Krong Klang, Dakrong (7 January 2016)

As people of Quang Tri Province joined everyone in Vietnam celebrating the New Year, three hill tribe families in Dakrong District enjoyed an especially joyful holiday. They were provided goats from Project RENEW to raise and generate income for their children. These goats were made possible thanks to a second donation made to Project RENEW in 2015 by members of the Unlimited Possibilities (UP), a small organization in the U.S.

Ho Thi Duyen, born in 1977, was permanently injured in a UXO explosion in 1992. She was hoeing her family’s rice field when she hit a piece of UXO. The accident claimed her right hand and one eye. She was unconscious from the blast and never knew what the ordnance was.

Now a mother of four children, ages one month to 12 years old, Duyen doesn’t have a job.  Her husband earns the family’s small cash income through slash-and-burn farming. This family of six live in a small, wooden stilt house in Cat Village of Dakrong, one of the poorest districts in Vietnam. When RENEW and the Dakrong District’s Red Cross Association announced that the family would receive goats to tend and raise, the couple was so happy that they built a shed for the goats with their own materials.

Ho Uoc

Losing left hand in 1985 due to a UXO explosion has not prevented Ho Uoc from being an optimistic person.  As a boy at the age of eight, Uoc was tending water buffaloes for his uncle when a strange object attracted his curiosity.

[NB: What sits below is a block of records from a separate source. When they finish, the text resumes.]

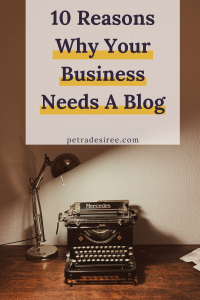 10 Reasons Why Your Business Needs A Blog - Pinterest Image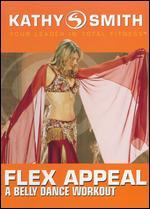 Kathy Smith: Flex Appeal - A Belly Dance Workout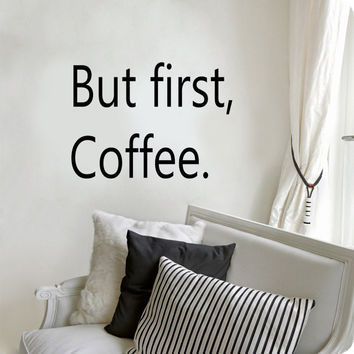 But first, Coffee.. Cute and Decorative Vinyl Wall Decal Sticker Art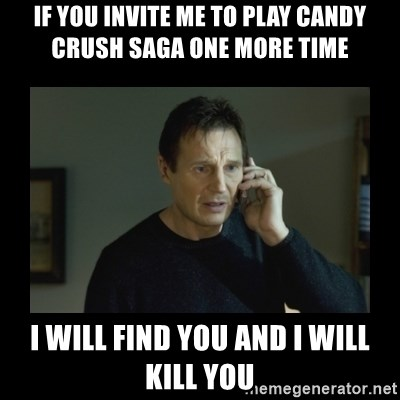 I will find you and kill you - if you invite me to play candy crush saga one more time I will find you and I will kill you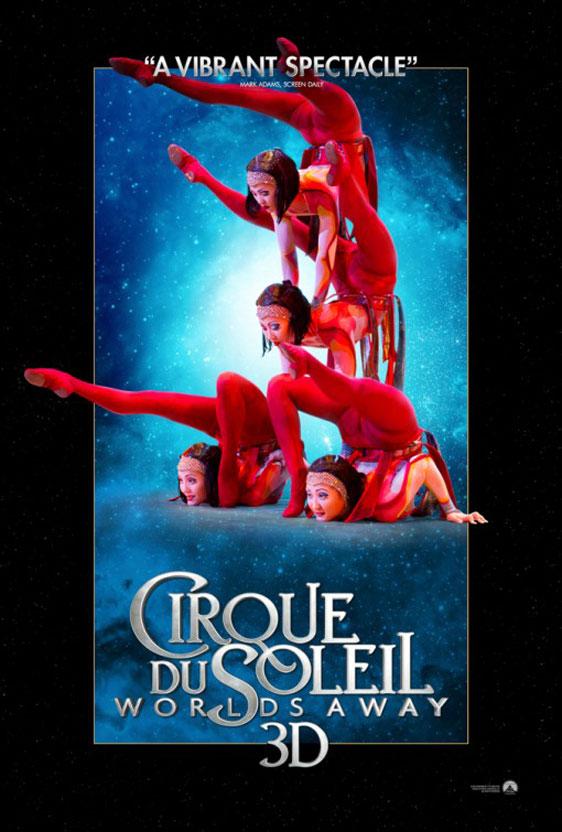 Cirque du Soleil: Worlds Away Poster #6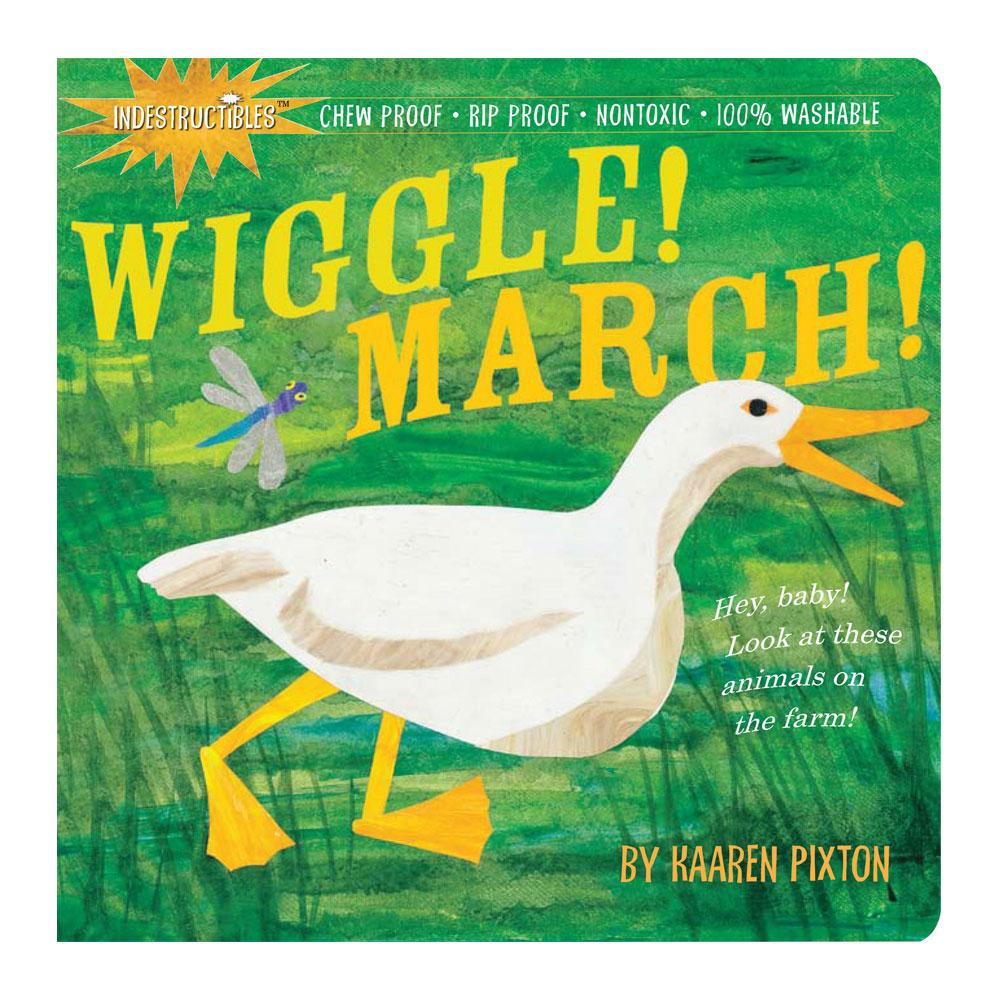 Wiggle! March! by Kaaren Pixton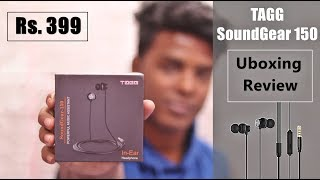 [₹399] TAGG SoundGear 150 Earphone Unboxing and Review in Hindi - 2019
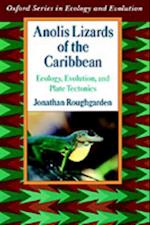 Anolis Lizards of the Caribbean: Ecology, Evolution, and Plate Tectonics (OXFORD SERIES IN ECOLOGY AND EVOLUTION)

Not knowing that what it was, he picked it up and the item went off in his hand.

Now married with four children, three girls and one boy, Uoc wishes that he could work more to help ease the burden for his wife and keep their children in school.  Uoc is encouraged that his family situation will be better now that they have two goats.  He said he hoped they would be able to add more goats in the future.

40-year-old Ho Van Hung is a UXO survivor.  In 2003, while working on a slash-and-burn plot, he found a wartime munition that he decided to sell for scrap. Unfortunately, the ordnance – which contained white phosphorous – exploded and caused serious burns to his entire body.

Hung has two young children who haven’t started school yet. His wife tends a paddy rice field while Hung looks after other people’s water buffaloes to earn income. The family was very grateful to receive the two goats, which are the first livestock they have owned. The couple hoped that they could generate extra income from raising goats so that they could send their children to school when they reach school age.

The 2015 donation from UP is part of the organization’s multiyear commitment to RENEW to provide cattle for ethnic minorities affected by UXO in Quang Tri Province. In 2013, seven UP members stayed in Dong Ha working on a one-week community service trip with Project RENEW staff.  They saw firsthand how UXO-affected families were in need of assistance to improve their living conditions.

Previous donations from UP helped to build a new and improved kitchen for blind people at a vocational workshop, so their meals could be cooked at their work place.  UP also provided two breeding cows to two ethnic minority families.  These contributions from members of UP have given new opportunities to families who are still affected by war consequences in Quang Tri, improving their lives and ensuring better futures for their children.